STARTING CIVIL ACTION IMPLIES CONSENT
The Court held further that, by starting litigation and putting the degree of injury to her hand and its effect on her life in issue, the plaintiff should be seen as having given implied consent to collect and use her personal information for the purpose of testing the truth of her claim. A plaintiff must know that parties to an action will have rights and obligations to prosecute and defend. The Court pointed out that consent is not defined in PIPEDA, and there is no indication in the legislation that consent cannot be implied.

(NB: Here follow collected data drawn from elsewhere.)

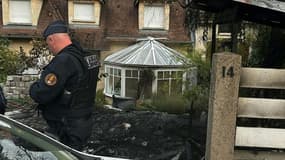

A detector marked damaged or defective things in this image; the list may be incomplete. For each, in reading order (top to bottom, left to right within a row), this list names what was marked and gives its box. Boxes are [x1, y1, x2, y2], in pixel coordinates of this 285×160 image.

damaged house facade [0, 0, 191, 100]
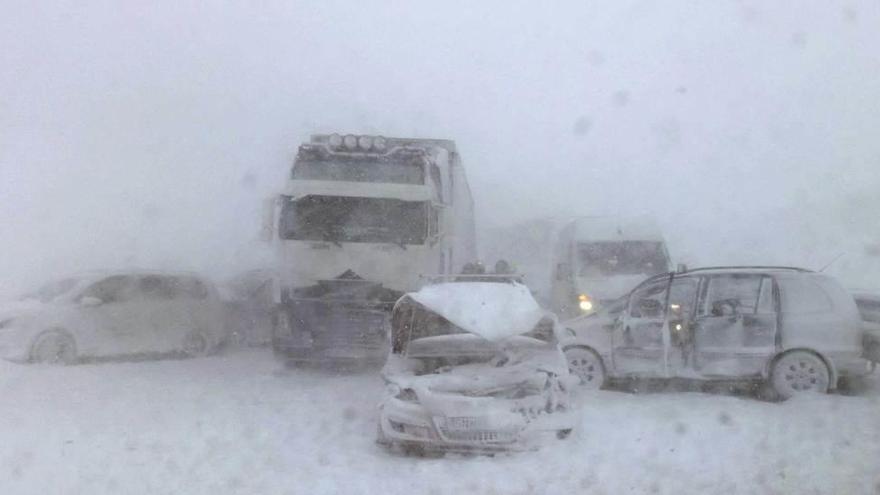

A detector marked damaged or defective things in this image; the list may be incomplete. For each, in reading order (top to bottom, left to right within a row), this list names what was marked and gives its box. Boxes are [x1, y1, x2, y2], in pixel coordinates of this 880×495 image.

damaged suv [376, 280, 572, 456]
crashed car [378, 280, 576, 456]
crashed car [560, 268, 876, 400]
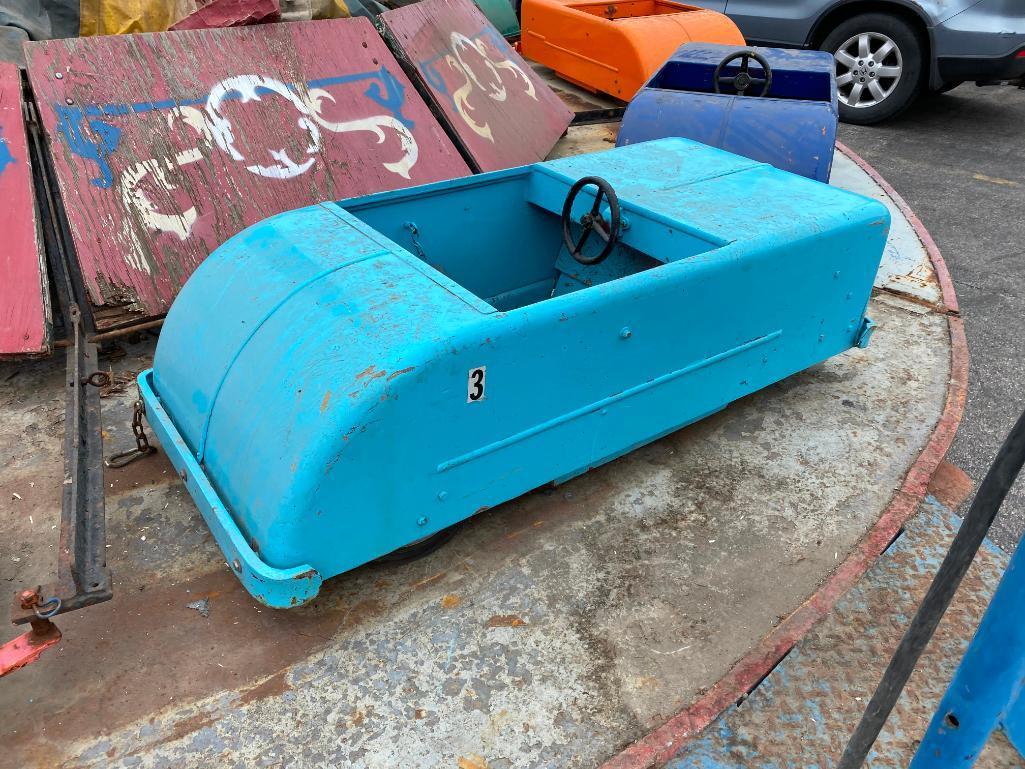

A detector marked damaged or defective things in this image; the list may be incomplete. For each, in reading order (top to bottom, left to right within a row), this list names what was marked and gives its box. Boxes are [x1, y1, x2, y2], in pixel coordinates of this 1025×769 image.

rusty metal floor [0, 140, 956, 768]
rusty metal floor [664, 498, 1024, 768]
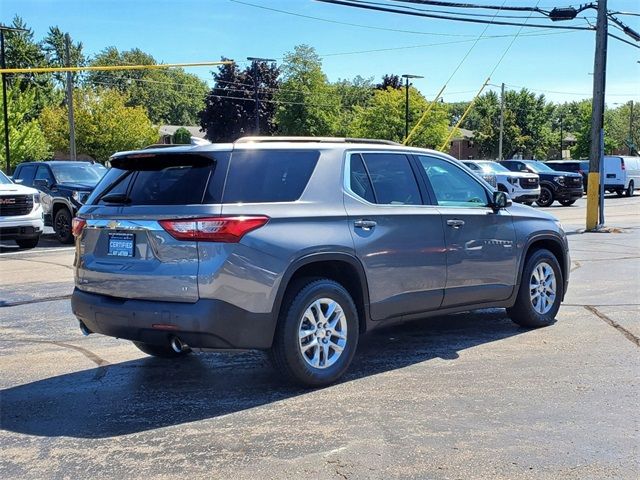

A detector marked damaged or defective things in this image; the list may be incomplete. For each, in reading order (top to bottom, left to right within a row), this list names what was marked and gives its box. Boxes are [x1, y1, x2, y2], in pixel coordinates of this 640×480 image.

crack in asphalt [0, 294, 72, 310]
crack in asphalt [584, 306, 640, 346]
crack in asphalt [0, 338, 111, 378]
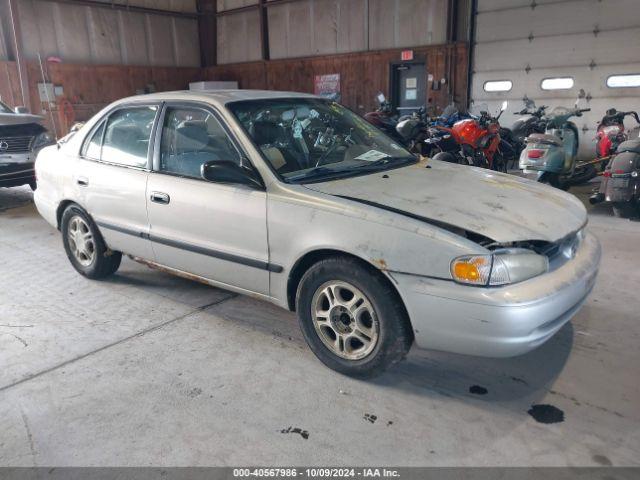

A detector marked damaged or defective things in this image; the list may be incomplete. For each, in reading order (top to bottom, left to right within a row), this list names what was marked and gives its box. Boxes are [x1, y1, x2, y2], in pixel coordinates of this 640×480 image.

crumpled hood [302, 160, 588, 244]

VIDEO SURVEILLANCE IN TORT LITIGATION EXEMPT FROM CONSENT REQUIREMENT
Finally, the Court held that, even if its other conclusions were incorrect, it would hold that the statutory exemption from the consent requirement would apply. Paragraph 7(1)(b) of the Act provides that personal information about an individual can be collected without consent if “it is reasonable to expect that the collection with the knowledge or consent of the individual would compromise the availability or the accuracy of the information and the collection is reasonable for purposes related to investigating a breach of an agreement or a contravention of the laws of Canada or a province”.
The Court held that this wording applied to the case at hand, and concluded that “laws of Canada or a province” included the common law:
- “It seems to me that the application of these provisions is self-evident. In respect of s. 7(1)(b) I see no reason to conclude that the law of Canada or of a Province does not include the common law, including the law of tort. Surely the surveillance conducted here is “related to investigating” the claim made by the plaintiff against the defendant. No doubt the disclosure of the investigator’s surveillance efforts or the seeking of consent from the plaintiff would ‘compromise the availability or the accuracy of the information’.”

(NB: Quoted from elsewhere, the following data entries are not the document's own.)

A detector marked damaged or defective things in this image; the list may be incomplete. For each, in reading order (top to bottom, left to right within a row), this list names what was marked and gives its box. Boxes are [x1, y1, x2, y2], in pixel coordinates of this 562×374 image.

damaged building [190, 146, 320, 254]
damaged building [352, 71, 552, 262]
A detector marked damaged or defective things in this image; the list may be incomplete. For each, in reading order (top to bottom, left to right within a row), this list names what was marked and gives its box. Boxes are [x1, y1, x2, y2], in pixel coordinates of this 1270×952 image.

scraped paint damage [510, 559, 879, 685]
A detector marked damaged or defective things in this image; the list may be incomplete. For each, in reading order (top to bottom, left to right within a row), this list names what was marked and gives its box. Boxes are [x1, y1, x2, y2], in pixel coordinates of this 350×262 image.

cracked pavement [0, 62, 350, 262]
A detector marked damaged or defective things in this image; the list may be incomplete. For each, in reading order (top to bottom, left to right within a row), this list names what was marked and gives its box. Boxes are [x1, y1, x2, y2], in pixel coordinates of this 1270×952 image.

Accordingly, the Court held that the surveillance without the plaintiff’s consent did not breach PIPEDA and that, in any event, the evidence should be admitted because it was relevant and its probative value exceeded its prejudicial effect. In closing, the Court expressed the view that the wording of PIPEDA “leaves a lot to be desired in terms of clarity and usefulness”, and that it was particularly ill-suited to a litigation context.
In Our View
It should be noted that employers in the provincially-regulated sector – the large majority of employers – may be able to argue that PIPEDA‘s rules have no application to litigation involving their employees, whether in the courts or in arbitration. This is because PIPEDA applies to personal information collected in the course of commercial activities and to the personal information of employees in federally-regulated businesses.

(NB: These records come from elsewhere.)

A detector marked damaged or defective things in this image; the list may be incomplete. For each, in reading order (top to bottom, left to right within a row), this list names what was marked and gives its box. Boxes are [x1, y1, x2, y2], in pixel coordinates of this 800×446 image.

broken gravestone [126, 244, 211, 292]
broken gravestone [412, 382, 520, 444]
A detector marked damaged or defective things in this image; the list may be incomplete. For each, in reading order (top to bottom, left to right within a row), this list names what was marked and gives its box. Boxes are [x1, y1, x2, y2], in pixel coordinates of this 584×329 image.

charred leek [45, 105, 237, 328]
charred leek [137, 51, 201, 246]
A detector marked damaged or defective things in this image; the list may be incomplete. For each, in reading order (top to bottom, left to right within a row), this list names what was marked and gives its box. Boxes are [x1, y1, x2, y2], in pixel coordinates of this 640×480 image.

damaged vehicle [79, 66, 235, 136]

Apart from the question of the application of the Act to employee information, the decision in this case, if followed, will limit some of PIPEDA‘s more problematic effects in a litigation context. The Court’s rulings that evidence may be admitted even though it is collected in breach of PIPEDA, that a litigant in the position of the doctor in this case is not acting in the course of commercial activities, that “the laws of Canada or of a province” include the common law, and that persons who initiate litigation have impliedly consented to the collection, use and disclosure of personal information for certain purposes of the litigation are all likely to be welcomed by those trying to gauge the impact of the legislation on the legal process.